Irmãos Catita Um réveillon à antiga

DVD mostra Irmãos Catita, banda de culto da boémia lisboeta de 90. Amanhã, quando actuarem no Santiago Alquimista, veremos que pouco mudaram

Estávamos na década de 90 e Portugal era um país evoluído, na fila da frente da sala de aula europeia. Tínhamos dinheiro, éramos modernos e cosmopolitas. Contudo, espalhando os seus tentáculos por Lisboa - no Cinearte, no Ritz Clube, no Teatro da Comuna -, uma banda apontava o espelho ao país e via uma coisa diferente. Via tangos e yeh-yeh, cantava fado canalha e embebedava-se à antiga enquanto uma stripper de meia-idade apresentava o seu show. Chamavam-se Irmãos Catita e Very Sentimental Show, registo em DVD de uma actuação da banda no Ritz Club, em 1996 (na foto), regista a "ambiance" daquele microcosmo. Chamavam-se? Chamam-se, que nunca acabaram. Aí estão eles, dez anos depois, a animar o réveillon do Santiago Alquimista, em Lisboa (ver caixa).Very Sentimental Show, originalmente editado em 2005, reeditado este ano, nasce do material que o realizador Rui Simões foi compilando ao acompanhar os Irmãos Catita durante os seus "anos de glória", quando o Cinearte, em Santos - onde a banda tocava às sextas e sábados -, era local de paragem obrigatório para a boémia lisboeta. Rui Simões explica o fascínio: "A partir do momento em que se formam os Catita, começam a surgir no Cinearte as pessoas que viviam a noite lisboeta. Divertiam-se ali e não se divertiam noutros sítios - a diversão nocturna era muito moderada, muito sem graça, e os Catita tinham uma postura crítica e um lado chocante que é necessário."
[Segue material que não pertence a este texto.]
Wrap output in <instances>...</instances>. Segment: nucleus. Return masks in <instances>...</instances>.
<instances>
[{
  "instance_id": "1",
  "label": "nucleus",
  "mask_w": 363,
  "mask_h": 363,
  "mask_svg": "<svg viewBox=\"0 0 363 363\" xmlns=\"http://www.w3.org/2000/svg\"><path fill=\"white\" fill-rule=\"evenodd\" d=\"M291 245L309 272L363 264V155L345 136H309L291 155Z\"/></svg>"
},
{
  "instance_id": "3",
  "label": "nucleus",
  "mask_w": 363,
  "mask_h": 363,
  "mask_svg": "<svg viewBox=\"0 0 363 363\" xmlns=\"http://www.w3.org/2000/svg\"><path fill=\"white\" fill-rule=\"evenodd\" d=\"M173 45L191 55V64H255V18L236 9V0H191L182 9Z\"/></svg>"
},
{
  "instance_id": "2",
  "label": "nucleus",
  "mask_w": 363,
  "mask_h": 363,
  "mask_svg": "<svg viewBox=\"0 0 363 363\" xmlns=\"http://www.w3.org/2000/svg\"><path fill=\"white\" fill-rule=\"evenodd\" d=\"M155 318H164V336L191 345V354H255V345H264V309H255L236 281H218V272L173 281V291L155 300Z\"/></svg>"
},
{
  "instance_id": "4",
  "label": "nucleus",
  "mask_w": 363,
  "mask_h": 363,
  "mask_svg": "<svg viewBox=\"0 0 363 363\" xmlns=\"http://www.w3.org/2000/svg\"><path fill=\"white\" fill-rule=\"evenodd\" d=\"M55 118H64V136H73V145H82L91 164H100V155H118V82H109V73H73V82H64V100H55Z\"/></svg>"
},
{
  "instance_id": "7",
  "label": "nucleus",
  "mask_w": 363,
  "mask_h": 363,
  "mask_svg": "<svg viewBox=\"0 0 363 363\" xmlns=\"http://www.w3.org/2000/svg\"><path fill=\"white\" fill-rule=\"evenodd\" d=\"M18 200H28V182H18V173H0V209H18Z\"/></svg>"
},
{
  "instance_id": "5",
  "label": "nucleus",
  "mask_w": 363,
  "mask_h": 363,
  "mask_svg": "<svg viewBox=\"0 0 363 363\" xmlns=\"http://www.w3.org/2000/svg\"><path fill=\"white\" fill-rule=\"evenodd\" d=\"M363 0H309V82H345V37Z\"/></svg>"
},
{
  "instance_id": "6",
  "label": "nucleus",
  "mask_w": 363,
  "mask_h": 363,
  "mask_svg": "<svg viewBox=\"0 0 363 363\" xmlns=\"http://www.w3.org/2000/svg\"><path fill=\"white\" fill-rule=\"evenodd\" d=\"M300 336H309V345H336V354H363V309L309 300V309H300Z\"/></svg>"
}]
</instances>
Um happeningPara quem não esteve lá, de que falamos exactamente? De uma banda que prezava o seu anacronismo: cantava-se sambas, tangos e salsas, "swingava" jazz de clube fumarento, relembrava-se música africana e passava-se pelo rock"n"roll para dançar de anca encostada à do par. Sobre isso, cantava-se sobre pianistas de boîte, do paraíso que é Albufeira, de soldados que abandonaram Moçambique em direcção à Reboleira - depois, acabava tudo em delírio quando se anunciava o hit Conan, O Homem-Rã. Como resume Gimba, "um repertório de músicas que não vinham no mapa".
Não era só isso. Como aponta Rui Simões: "O Manuel João [Vieira] foi uma lufada de ar fresco e os Catita uma forma de ultrapassar o conservadorismo dos hábitos nacionais da altura." Um concerto dos Irmãos Catita era um happening, uma viagem excessiva e desregrada ao Portugal castiço e canalha que subsistia sobre a fachada moderna e cosmopolita. Sandro Core, cantor de charme italiano, cantava Volare.
Tony Barracuda aparecia para o momento espiritual da noite - envolvia comer uma sardinha crua e atirar os restos ao público. Manuel João Vieira, como ventríloquo amador, tentava controlar o vernáculo de Donald e a veterana Michelle despia o traje de sevilhana para strip integral.
Cómica e decadente, a intervenção burlesca dos Catita criou culto. Manuel João Vieira: "As pessoas iam em direcção a um glorioso zénite, ligeiramente alcoólico." "Toda a gente lá aparecia", conta Gimba. "Actores e actrizes, os boémios do Bairro Alto ou pessoas da televisão como José Rodrigues dos Santos. O Zé Pedro - o Johnny Guitar estava próximo - ou o Bernardo Sassetti e o pessoal do Hot Club, que às vezes tocavam connosco."
Hoje, as noites de concertos dos Irmãos Catita podem não ser tão badaladas quando há uma década, mas o país ali retratado não mudou substancialmente. Rui Simões realça que, "quando vemos o caso Carolina [Salgado], um romance numa casa de alterne, não deixa de ser a mesma coisa que se passava nos anos 60 e 70. Basta sair à noite para reparar nas mesmas atitudes, nos mesmos gestos, na mesma forma de puxar o cigarro. Podem não estar tão vivos como antes, mas esses trejeitos continuam presentes no quotidiano e é muito bom o país olhar para si próprio como os Catita o fazem".
Na noite de amanhã, no Santiago Alquimista, lá os teremos. "Tentamos ser fiéis às nossas origens, não mudamos um milímetro. Vamos embebedar-nos da mesma maneira, cair nos mesmos sítios, vomitar na mesma direcção", assegura Manuel João Vieira. O imutável Portugal dos Irmãos Catita.